-- Requirements --
Starting at the line that contains "Within the photo" and stopping after the last line of the rows, output those lines as a numbered list with blank lines omitted. Leave the pictures out.

= = = =

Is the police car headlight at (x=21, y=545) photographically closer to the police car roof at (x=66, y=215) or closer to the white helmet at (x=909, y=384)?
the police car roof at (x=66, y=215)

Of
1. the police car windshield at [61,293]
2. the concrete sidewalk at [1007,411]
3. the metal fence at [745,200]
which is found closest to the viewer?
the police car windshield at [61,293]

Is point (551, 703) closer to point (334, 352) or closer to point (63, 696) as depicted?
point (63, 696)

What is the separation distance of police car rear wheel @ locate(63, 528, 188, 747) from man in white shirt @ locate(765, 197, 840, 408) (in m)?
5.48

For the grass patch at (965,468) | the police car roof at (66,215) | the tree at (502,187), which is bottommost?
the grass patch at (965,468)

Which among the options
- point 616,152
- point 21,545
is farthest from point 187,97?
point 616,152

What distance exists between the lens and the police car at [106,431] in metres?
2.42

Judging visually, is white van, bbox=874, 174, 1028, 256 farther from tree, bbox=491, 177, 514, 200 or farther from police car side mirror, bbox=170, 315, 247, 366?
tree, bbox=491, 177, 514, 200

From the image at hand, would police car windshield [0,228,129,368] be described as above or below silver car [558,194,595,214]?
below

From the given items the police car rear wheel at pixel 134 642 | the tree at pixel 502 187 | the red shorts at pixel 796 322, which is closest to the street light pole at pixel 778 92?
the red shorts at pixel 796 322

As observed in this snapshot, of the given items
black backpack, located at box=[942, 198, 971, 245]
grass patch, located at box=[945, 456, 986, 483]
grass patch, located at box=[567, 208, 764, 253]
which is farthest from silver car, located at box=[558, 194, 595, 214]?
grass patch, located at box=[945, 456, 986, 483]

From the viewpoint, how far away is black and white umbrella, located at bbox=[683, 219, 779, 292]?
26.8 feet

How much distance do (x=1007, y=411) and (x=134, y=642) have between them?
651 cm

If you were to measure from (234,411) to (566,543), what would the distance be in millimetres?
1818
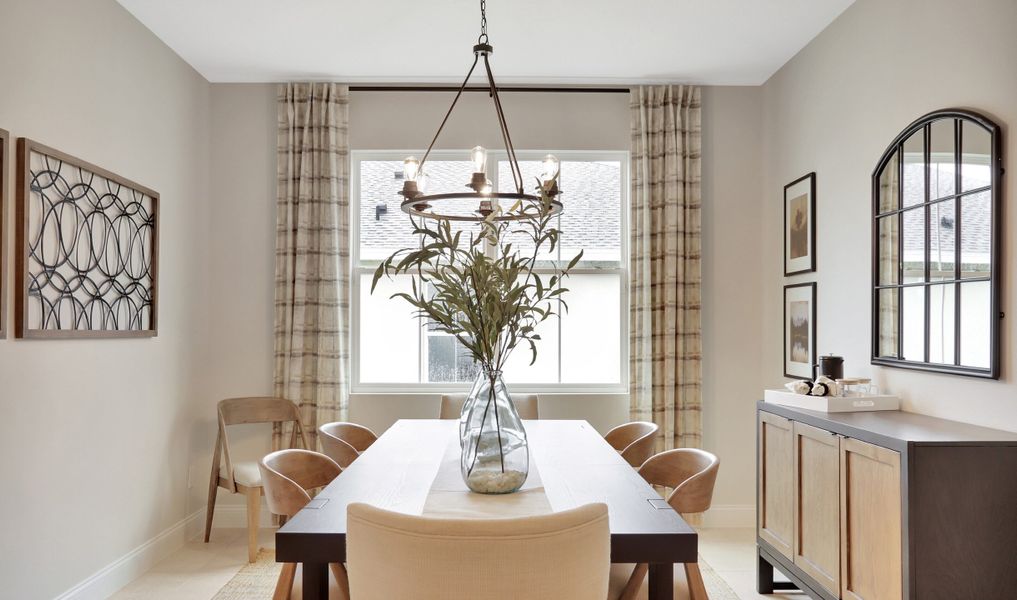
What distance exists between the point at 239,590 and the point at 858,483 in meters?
2.85

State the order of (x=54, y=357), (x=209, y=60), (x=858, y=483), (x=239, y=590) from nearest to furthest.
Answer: (x=858, y=483)
(x=54, y=357)
(x=239, y=590)
(x=209, y=60)

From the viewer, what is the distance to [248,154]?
4.55 meters

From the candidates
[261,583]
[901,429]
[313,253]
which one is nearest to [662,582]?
[901,429]

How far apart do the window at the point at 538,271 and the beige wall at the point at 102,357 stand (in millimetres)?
1052

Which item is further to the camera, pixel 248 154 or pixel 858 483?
pixel 248 154

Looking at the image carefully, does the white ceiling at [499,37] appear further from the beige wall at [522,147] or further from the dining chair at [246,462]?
the dining chair at [246,462]

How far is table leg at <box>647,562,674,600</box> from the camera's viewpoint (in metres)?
1.82

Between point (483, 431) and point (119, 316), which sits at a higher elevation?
point (119, 316)

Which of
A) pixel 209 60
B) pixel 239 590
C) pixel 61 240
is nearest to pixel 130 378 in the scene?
pixel 61 240

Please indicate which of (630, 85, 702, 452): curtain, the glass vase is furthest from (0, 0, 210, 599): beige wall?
(630, 85, 702, 452): curtain

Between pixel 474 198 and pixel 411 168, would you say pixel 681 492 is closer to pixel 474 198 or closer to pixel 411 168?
pixel 474 198

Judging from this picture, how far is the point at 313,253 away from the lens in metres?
4.44

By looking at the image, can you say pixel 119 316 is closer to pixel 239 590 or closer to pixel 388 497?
pixel 239 590

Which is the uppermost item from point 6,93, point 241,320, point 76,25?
point 76,25
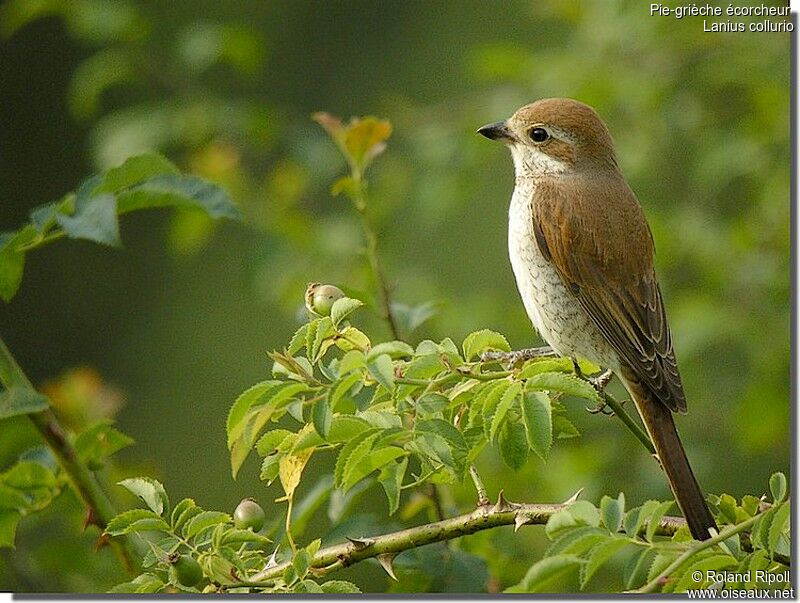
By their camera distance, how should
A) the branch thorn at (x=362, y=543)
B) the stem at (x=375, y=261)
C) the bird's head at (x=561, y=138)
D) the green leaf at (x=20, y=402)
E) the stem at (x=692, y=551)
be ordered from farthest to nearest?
the bird's head at (x=561, y=138) < the stem at (x=375, y=261) < the green leaf at (x=20, y=402) < the branch thorn at (x=362, y=543) < the stem at (x=692, y=551)

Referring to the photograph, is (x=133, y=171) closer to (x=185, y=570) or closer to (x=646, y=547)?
(x=185, y=570)

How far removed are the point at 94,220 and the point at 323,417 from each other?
25.1 inches

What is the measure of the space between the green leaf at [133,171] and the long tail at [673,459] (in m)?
1.10

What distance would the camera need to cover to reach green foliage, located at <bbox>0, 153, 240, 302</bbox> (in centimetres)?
202

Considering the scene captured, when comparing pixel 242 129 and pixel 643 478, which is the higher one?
pixel 242 129

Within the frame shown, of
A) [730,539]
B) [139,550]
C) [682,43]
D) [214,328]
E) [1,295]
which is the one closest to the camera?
[730,539]

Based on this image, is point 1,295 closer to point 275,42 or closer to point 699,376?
point 699,376

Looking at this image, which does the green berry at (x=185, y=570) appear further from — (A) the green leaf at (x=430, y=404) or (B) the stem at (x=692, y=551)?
(B) the stem at (x=692, y=551)

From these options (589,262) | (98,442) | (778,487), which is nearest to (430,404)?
(778,487)

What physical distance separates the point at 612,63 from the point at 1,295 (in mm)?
2195

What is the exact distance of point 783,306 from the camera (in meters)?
3.33

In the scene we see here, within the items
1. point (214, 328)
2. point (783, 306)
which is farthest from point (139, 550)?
point (214, 328)

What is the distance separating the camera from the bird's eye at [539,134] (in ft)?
10.0

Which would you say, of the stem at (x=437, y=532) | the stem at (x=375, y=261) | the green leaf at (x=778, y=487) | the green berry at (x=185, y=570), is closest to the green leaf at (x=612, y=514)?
the stem at (x=437, y=532)
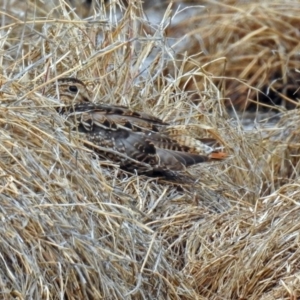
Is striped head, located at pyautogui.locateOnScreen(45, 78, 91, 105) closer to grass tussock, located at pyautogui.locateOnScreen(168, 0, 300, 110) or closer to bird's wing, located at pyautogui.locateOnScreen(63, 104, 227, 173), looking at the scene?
bird's wing, located at pyautogui.locateOnScreen(63, 104, 227, 173)

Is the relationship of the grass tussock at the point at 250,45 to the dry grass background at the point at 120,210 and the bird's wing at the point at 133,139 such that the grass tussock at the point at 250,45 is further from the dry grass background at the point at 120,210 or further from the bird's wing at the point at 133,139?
the bird's wing at the point at 133,139

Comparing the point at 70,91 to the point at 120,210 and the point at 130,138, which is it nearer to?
the point at 130,138

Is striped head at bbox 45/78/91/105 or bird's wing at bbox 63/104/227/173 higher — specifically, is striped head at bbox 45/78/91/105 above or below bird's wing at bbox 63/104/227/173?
above

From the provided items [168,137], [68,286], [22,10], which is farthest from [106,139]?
[22,10]

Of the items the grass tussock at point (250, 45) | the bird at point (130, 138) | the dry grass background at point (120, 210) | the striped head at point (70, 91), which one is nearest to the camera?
the dry grass background at point (120, 210)

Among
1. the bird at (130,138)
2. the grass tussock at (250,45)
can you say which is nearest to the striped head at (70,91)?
the bird at (130,138)

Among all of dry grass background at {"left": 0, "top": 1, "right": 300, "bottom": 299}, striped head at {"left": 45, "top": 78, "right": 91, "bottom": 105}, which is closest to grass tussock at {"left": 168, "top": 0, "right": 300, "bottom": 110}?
dry grass background at {"left": 0, "top": 1, "right": 300, "bottom": 299}

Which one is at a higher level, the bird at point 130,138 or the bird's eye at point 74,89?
the bird's eye at point 74,89

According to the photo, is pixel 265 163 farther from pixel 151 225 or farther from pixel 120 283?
pixel 120 283
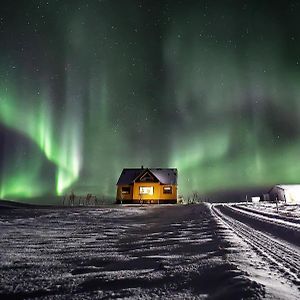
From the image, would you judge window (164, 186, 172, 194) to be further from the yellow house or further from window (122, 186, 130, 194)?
window (122, 186, 130, 194)

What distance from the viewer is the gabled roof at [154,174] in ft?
134

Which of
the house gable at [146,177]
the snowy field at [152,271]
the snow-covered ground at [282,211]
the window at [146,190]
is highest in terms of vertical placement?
the house gable at [146,177]

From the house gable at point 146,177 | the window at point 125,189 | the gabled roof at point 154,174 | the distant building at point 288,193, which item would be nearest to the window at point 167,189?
the gabled roof at point 154,174

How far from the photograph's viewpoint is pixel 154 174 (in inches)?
1626

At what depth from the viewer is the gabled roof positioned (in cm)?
4072

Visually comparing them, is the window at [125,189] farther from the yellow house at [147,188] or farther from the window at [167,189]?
the window at [167,189]

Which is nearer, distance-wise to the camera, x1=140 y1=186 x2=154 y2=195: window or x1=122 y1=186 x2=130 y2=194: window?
x1=140 y1=186 x2=154 y2=195: window

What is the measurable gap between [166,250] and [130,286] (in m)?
2.23

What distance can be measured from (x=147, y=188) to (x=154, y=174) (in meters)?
2.90

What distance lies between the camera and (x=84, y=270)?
3590mm

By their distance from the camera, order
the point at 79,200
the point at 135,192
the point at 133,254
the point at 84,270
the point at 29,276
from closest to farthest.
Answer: the point at 29,276 < the point at 84,270 < the point at 133,254 < the point at 79,200 < the point at 135,192

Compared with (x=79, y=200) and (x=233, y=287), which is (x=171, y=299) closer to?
(x=233, y=287)

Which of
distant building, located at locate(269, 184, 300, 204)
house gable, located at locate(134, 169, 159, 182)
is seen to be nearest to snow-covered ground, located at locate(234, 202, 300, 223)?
house gable, located at locate(134, 169, 159, 182)

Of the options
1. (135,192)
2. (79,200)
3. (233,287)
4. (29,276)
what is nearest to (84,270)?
(29,276)
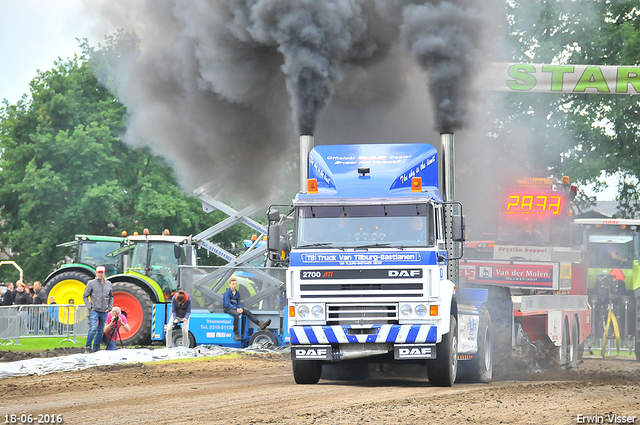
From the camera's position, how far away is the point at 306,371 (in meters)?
11.9

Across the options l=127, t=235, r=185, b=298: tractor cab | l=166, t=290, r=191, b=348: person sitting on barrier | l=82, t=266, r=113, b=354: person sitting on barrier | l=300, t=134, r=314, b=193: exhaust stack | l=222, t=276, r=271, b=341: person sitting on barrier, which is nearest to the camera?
l=300, t=134, r=314, b=193: exhaust stack

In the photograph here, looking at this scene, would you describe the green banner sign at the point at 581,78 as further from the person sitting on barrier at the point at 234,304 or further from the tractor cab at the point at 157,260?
the tractor cab at the point at 157,260

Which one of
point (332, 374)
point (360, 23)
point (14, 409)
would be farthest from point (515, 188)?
point (14, 409)

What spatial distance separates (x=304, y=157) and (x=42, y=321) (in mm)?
10279

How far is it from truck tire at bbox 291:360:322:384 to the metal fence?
1002 centimetres

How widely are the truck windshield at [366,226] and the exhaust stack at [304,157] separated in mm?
1234

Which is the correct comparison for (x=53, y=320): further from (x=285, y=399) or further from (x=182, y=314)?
(x=285, y=399)

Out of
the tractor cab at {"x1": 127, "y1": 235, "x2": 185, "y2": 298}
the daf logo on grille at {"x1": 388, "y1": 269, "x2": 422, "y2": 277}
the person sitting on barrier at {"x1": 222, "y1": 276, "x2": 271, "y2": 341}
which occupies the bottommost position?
the person sitting on barrier at {"x1": 222, "y1": 276, "x2": 271, "y2": 341}

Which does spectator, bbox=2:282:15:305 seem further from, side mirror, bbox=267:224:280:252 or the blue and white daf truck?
side mirror, bbox=267:224:280:252

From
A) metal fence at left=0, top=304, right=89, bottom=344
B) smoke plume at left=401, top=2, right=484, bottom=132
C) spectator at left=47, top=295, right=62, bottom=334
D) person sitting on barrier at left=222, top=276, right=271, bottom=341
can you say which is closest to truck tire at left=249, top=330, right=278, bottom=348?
person sitting on barrier at left=222, top=276, right=271, bottom=341

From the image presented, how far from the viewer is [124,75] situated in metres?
19.7

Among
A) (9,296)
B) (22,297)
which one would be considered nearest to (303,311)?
(22,297)

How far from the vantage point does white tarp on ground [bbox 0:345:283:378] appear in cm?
1305

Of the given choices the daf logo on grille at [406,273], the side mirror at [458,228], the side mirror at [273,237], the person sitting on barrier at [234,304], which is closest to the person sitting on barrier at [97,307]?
the person sitting on barrier at [234,304]
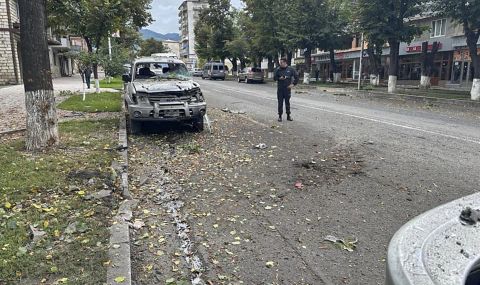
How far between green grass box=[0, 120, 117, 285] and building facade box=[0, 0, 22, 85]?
26.8 metres

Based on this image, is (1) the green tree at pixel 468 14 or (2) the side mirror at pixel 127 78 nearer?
Answer: (2) the side mirror at pixel 127 78

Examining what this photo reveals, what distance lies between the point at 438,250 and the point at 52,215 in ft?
13.5

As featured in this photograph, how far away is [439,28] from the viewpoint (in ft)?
115

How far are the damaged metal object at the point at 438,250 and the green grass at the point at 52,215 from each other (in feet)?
8.05

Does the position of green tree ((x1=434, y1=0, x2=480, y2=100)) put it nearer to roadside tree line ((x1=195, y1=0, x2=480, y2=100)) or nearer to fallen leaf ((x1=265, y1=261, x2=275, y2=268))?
roadside tree line ((x1=195, y1=0, x2=480, y2=100))

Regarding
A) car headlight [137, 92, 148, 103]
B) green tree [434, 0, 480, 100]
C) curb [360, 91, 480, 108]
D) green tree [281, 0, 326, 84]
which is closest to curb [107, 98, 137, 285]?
car headlight [137, 92, 148, 103]

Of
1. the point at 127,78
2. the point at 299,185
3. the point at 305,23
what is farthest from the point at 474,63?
the point at 299,185

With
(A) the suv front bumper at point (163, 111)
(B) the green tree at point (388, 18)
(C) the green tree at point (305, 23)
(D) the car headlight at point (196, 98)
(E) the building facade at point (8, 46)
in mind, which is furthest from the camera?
(C) the green tree at point (305, 23)

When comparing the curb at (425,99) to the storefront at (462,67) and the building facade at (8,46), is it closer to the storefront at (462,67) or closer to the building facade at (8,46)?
the storefront at (462,67)

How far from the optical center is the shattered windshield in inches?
421

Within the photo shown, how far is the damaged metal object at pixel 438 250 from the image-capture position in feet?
4.51

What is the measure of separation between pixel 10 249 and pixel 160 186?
2.57m

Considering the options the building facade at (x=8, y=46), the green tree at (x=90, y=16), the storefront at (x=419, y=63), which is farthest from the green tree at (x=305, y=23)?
the building facade at (x=8, y=46)

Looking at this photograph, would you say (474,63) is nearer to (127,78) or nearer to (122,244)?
(127,78)
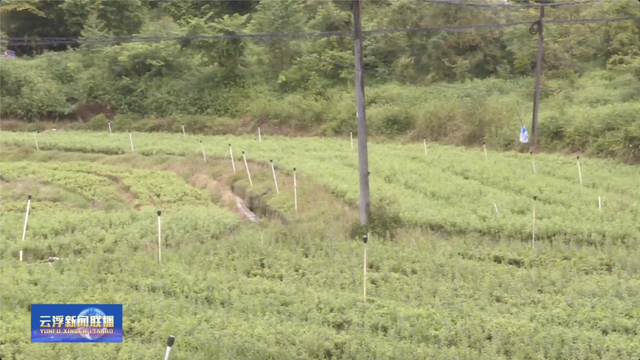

= = = =

-- Completed task --
1. Within the photo shown, how far is the damaged metal object at pixel 438 250 from the image-capture position in feet?
2. 4.51
3. What is the measure of separation between pixel 10 249 and pixel 160 186?
4. 2.57m
5. Considering the options the building facade at (x=8, y=46), the green tree at (x=90, y=16), the storefront at (x=419, y=63), which is farthest from the green tree at (x=305, y=23)?
6. the building facade at (x=8, y=46)
7. Looking at this photograph, would you say (474,63) is nearer to (127,78) or nearer to (122,244)?
8. (127,78)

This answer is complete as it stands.